Crash parents nearly lost fourth child

The Pemberton parents who lost three children in a tragic car accident in Europe almost a year ago have spent a frantic seven hours searching a Danish forest after their surviving son became separated from them at the weekend.

Brian and Maria O'Shea went for a walk in woods in North Jutland, in northern Denmark, to pick strawberries with their 18-month-old son Torben and family friends on Saturday night.

Torben miraculously survived the crash that claimed the life of his sister Saoirse, 9, and brothers Soren, 11, and Connor, 3.

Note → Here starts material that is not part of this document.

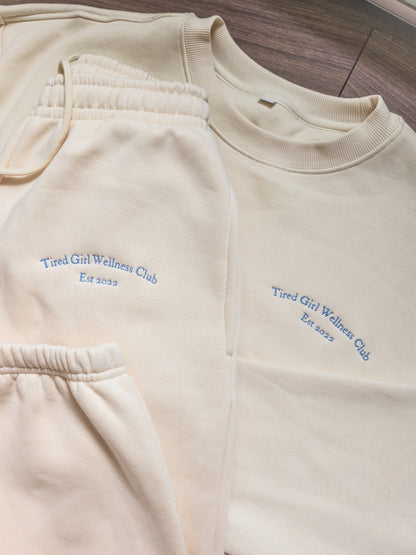 Tired Girl Wellness Club Crewneck & Sweatpants matching set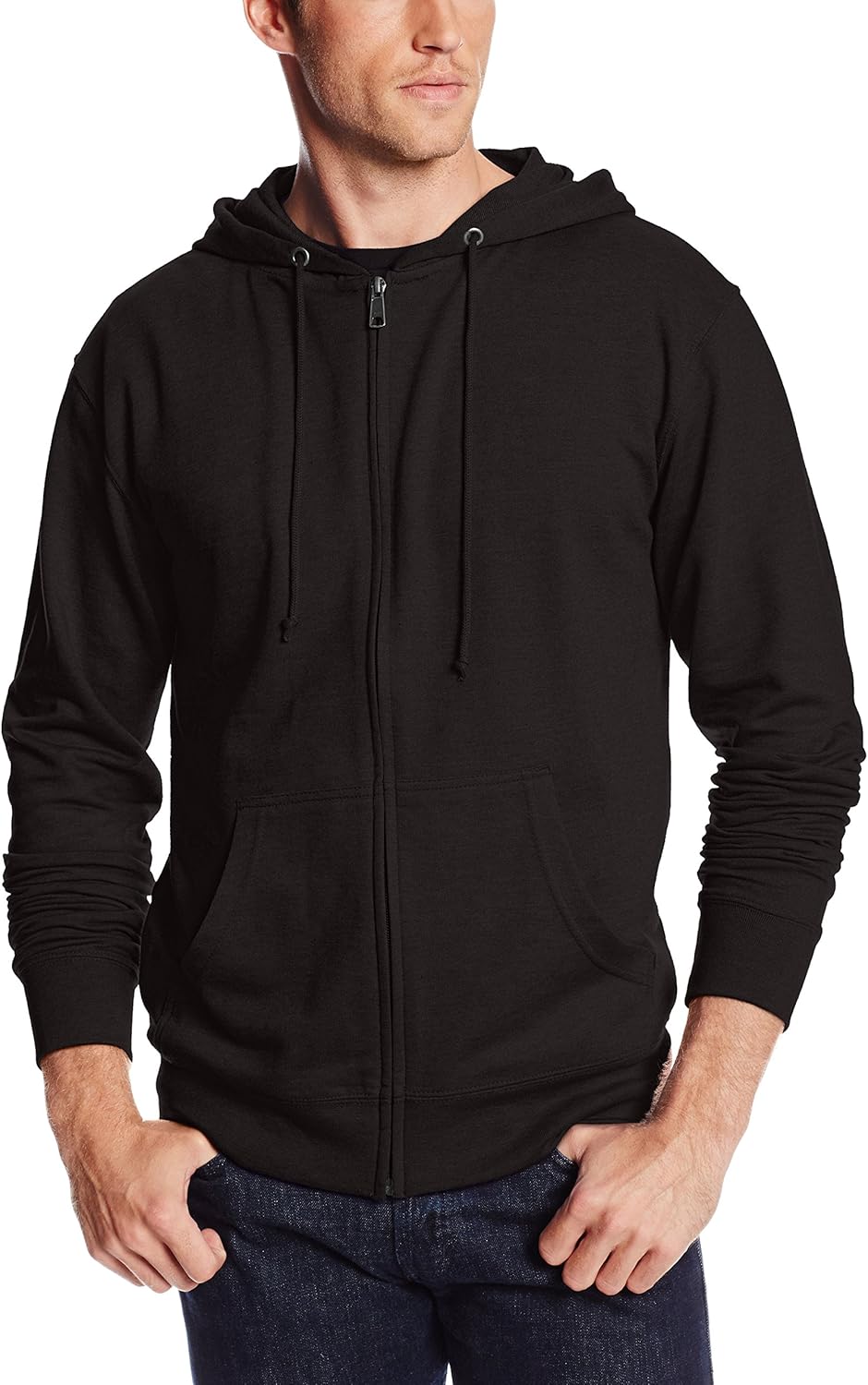 terry fitted full zip hoodie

They were killed when a speeding and texting driver ploughed into the car Mrs O'Shea was driving near her parents' home in Sindal, north Denmark.

Mr O'Shea said on his Facebook page that when he moved to a ridge further up and off the track in North Jutland, Torben appeared to try to find him and left his mother and her friends behind.

Soren, Connor and Saoirse O'Shea, killed in a car crash nearly a year ago.


"He continued down the track and left it entering (the) woods," Mr O'Shea wrote. "Maria came looking for him and we couldn't find him. Thirty minutes in we decided to call in the police as there was no sign of him and we couldn't hear him anywhere."

As night fell, police arrived with dog handlers and a helicopter with heat-sensing equipment was brought in.

"The rain got heavier and the temperature dropped and we thought that … I won't say but the faces of the emergency guys made it obvious that this was not good," Mr O'Shea wrote.

"Soren, Saoirse and Connor were never far from my mind and in a strange way it was comforting, rather than the normal feeling I have when I realise they are not here," he said.

The aftermath of the horrific crash in Denmark.


Mr O'Shea said that at 4am when first light broke, he went out and searched paths he thought his son might have taken. After several routes and searches the devastated father saw something that resembled a tree stump, "but was blue".

"I ran over and it was Torben.

"He was face-down, wide-eyed and not moving. My heart stopped as I reached for him, he was rigid. I picked him up and felt the heat from his chest, he cried out and I knew he was all right. My heart started beating again.

"The world returned to a better place and I brought him home to Mor. He is now the same little chirpy toddler and hale and hearty," he wrote.